The condition for co linearity of three points $\left(x_{1}, y_{1}\right),\left(x_{2}, y_{2}\right)$ and $\left(x_{3}, y_{3}\right)$ is that the area enclosed by them should be equal to 0 .

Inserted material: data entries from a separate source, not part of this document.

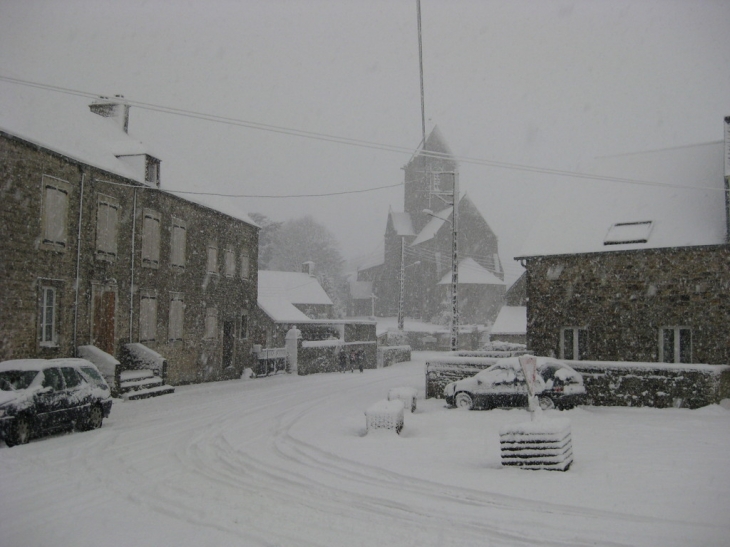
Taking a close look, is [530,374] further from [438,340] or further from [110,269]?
[438,340]

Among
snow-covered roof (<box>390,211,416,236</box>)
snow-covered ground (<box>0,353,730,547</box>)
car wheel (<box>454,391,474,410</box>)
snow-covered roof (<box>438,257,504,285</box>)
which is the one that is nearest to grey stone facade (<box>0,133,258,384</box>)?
snow-covered ground (<box>0,353,730,547</box>)

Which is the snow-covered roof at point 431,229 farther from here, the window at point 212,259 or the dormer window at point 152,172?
the dormer window at point 152,172

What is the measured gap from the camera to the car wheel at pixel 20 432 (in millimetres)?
12188

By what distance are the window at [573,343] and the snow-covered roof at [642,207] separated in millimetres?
2790

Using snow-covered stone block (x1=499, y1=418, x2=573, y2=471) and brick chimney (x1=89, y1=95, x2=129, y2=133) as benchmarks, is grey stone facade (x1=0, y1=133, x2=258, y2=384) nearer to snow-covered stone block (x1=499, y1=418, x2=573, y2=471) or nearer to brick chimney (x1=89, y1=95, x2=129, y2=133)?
brick chimney (x1=89, y1=95, x2=129, y2=133)

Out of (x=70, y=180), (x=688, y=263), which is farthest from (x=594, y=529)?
(x=70, y=180)

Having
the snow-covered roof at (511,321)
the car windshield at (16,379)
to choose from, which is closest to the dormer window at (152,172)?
the car windshield at (16,379)

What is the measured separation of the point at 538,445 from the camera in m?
10.4

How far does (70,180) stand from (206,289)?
1033 centimetres

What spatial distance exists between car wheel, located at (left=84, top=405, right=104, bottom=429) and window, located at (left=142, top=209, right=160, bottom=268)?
1060 cm

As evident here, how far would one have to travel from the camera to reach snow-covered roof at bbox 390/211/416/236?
83750 mm

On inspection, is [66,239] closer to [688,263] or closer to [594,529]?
[594,529]

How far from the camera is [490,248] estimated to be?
80.1 meters

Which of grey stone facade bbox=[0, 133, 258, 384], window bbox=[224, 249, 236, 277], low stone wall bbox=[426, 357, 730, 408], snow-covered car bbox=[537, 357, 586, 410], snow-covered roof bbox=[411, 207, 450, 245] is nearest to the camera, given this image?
low stone wall bbox=[426, 357, 730, 408]
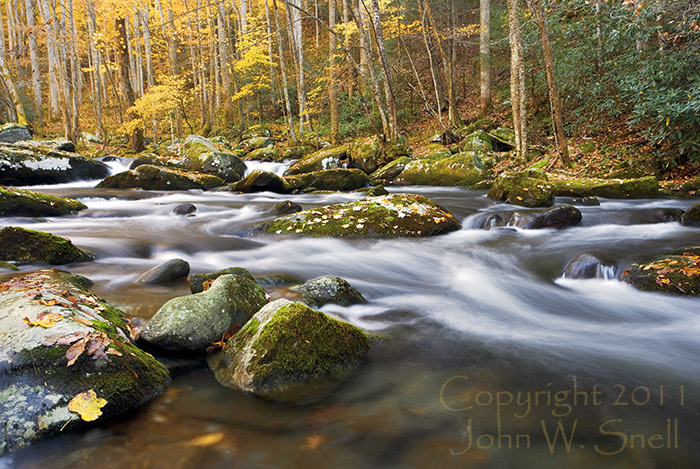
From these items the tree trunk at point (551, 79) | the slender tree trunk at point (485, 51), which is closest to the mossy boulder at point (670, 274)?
the tree trunk at point (551, 79)

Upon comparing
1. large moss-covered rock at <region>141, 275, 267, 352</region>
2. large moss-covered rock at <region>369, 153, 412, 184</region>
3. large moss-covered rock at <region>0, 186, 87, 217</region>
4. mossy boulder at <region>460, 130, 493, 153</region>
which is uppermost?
mossy boulder at <region>460, 130, 493, 153</region>

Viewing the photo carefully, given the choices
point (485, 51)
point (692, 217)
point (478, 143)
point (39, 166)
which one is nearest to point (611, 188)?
point (692, 217)

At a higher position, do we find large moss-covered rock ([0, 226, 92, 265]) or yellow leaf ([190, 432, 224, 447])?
large moss-covered rock ([0, 226, 92, 265])

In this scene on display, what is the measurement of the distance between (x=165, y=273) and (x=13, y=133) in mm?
19434

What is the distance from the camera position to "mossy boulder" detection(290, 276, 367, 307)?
4266 millimetres

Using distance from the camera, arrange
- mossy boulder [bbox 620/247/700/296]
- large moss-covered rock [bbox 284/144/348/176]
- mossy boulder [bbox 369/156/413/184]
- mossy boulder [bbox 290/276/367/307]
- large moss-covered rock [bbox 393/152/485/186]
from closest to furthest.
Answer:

The formula for the area 'A' encompassed by three points $\left(x_{1}, y_{1}\right),\left(x_{2}, y_{2}\right)$ and $\left(x_{1}, y_{3}\right)$ is given by the formula,
$\mathrm{A}=\frac{1}{2}\left|\begin{array}{ll}x_{1}-x_{2} & y_{1}-y_{2} \\ x_{2}-x_{3} & y_{2}-y_{3}\end{array}\right|$
$\mathrm{A}=\frac{1}{2}\left|\left(x_{1}-x_{2}\right)\left(y_{2}-y_{3}\right)-\left(x_{2}-x_{3}\right)\left(y_{1}-y_{2}\right)\right|$
Thus for the three points to be collinear we need to have,
$\frac{1}{2}\left|\left(x_{1}-x_{2}\right)\left(y_{2}-y_{3}\right)-\left(x_{2}-x_{3}\right)\left(y_{1}-y_{2}\right)\right|=0$
$\left|\left(x_{1}-x_{2}\right)\left(y_{2}-y_{3}\right)-\left(x_{2}-x_{3}\right)\left(y_{1}-y_{2}\right)\right|=0$
The area ' $A$ ' encompassed by three points $\left(x_{1}, y_{1}\right),\left(x_{2}, y_{2}\right)$ and $\left(x_{3}, y_{3}\right)$ is also given by the formula,
$\mathrm{A}=\frac{1}{2}\left|x_{1}\left(y_{2}-y_{3}\right)+x_{2}\left(y_{3}-y_{1}\right)+x_{3}\left(y_{1}-y_{2}\right)\right|$
Thus for the three points to be collinear we can also have,
$\frac{1}{2}\left|x_{1}\left(y_{2}-y_{3}\right)+x_{2}\left(y_{3}-y_{1}\right)+x_{3}\left(y_{1}-y_{2}\right)\right|=0$
$x_{1}\left(y_{2}-y_{3}\right)+x_{2}\left(y_{3}-y_{1}\right)+x_{3}\left(y_{1}-y_{2}\right)=0$